**Records for this task:**
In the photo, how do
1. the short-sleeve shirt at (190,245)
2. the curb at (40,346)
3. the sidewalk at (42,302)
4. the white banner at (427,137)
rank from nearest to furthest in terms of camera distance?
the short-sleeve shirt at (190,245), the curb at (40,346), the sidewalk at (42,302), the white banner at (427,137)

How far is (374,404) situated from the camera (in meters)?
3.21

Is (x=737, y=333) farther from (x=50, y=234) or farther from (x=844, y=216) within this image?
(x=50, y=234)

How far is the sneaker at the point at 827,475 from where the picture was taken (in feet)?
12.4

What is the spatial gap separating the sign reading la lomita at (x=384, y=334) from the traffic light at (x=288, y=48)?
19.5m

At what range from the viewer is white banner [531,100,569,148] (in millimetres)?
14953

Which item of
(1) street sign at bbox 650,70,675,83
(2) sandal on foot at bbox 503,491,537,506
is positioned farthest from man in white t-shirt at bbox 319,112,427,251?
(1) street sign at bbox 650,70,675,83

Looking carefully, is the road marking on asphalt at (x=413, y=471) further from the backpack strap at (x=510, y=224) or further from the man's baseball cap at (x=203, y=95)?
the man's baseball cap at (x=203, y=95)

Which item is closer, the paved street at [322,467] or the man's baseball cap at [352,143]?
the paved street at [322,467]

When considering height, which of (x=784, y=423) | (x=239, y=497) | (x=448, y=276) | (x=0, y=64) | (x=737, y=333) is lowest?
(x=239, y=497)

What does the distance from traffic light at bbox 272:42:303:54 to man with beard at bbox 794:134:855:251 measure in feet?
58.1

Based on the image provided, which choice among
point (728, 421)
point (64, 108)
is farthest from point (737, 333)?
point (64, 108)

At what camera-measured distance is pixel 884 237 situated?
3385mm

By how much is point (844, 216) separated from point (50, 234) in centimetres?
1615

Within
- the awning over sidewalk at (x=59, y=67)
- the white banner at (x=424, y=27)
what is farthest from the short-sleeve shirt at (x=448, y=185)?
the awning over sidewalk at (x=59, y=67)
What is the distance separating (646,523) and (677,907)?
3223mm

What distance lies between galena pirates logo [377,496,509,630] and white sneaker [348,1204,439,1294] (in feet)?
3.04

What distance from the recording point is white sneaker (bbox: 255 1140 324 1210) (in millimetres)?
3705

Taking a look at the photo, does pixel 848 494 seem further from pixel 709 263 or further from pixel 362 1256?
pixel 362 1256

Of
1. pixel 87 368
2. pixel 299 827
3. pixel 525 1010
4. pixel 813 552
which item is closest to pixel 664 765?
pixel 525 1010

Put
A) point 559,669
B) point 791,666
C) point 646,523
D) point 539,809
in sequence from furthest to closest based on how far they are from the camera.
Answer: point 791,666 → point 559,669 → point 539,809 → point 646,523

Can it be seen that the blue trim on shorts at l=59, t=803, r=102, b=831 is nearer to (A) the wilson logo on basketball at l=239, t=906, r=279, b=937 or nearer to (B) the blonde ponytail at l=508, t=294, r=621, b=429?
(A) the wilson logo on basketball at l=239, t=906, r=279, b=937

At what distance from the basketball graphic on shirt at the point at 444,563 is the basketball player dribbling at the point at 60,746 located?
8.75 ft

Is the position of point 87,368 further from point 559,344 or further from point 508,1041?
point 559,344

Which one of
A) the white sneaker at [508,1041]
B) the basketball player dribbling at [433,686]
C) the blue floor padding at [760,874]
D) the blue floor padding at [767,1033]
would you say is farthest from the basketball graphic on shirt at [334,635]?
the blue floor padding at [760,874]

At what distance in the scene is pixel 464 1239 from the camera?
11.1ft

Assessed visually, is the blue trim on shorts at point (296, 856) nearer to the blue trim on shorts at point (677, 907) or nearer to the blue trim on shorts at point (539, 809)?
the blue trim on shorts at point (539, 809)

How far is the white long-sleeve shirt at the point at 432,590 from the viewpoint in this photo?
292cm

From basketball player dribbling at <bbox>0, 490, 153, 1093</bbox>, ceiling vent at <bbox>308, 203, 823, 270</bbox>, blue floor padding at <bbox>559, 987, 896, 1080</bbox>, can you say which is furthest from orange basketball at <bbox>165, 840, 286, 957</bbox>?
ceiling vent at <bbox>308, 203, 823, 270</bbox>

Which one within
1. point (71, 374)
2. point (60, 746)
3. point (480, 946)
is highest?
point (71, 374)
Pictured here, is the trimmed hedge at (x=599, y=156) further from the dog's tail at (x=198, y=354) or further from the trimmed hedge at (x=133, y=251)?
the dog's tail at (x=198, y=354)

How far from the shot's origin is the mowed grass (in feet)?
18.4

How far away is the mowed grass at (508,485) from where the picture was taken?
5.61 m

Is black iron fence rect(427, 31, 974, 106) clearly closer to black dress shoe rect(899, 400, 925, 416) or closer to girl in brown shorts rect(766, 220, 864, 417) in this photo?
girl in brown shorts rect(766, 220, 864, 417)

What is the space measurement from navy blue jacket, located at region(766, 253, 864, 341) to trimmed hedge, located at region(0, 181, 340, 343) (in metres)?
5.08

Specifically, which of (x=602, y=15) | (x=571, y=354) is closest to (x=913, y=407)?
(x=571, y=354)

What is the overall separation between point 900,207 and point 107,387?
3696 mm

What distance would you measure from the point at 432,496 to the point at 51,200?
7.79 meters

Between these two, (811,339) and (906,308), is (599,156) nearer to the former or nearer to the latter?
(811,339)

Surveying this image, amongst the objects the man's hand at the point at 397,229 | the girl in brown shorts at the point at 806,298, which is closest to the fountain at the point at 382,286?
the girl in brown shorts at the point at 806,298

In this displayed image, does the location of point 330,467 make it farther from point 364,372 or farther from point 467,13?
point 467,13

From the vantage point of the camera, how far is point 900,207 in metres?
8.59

**Given exercise:**
Could you express the material from the line with "What is the space" through the end of the material as a two-column CSV with the columns text and answer? Use one row for each piece of material, with its text and its answer each in one quoted field and line breaks turned into spaces.

**Solution:**
text,answer
"What is the space measurement from navy blue jacket, located at region(766, 253, 864, 341) to trimmed hedge, located at region(0, 181, 340, 343) (in metres)?","5.08"
"Specifically, which of (x=602, y=15) | (x=571, y=354) is closest to (x=913, y=407)?","(x=571, y=354)"
"What is the overall separation between point 900,207 and point 107,387?","3696 mm"
"What distance would you measure from the point at 432,496 to the point at 51,200?","7.79 meters"
"Between these two, (811,339) and (906,308), is (599,156) nearer to the former or nearer to the latter?","(811,339)"
"Surveying this image, amongst the objects the man's hand at the point at 397,229 | the girl in brown shorts at the point at 806,298, which is closest to the fountain at the point at 382,286?","the girl in brown shorts at the point at 806,298"
"In this displayed image, does the location of point 330,467 make it farther from point 364,372 or farther from point 467,13?","point 467,13"
"From the vantage point of the camera, how far is point 900,207 in metres?","8.59"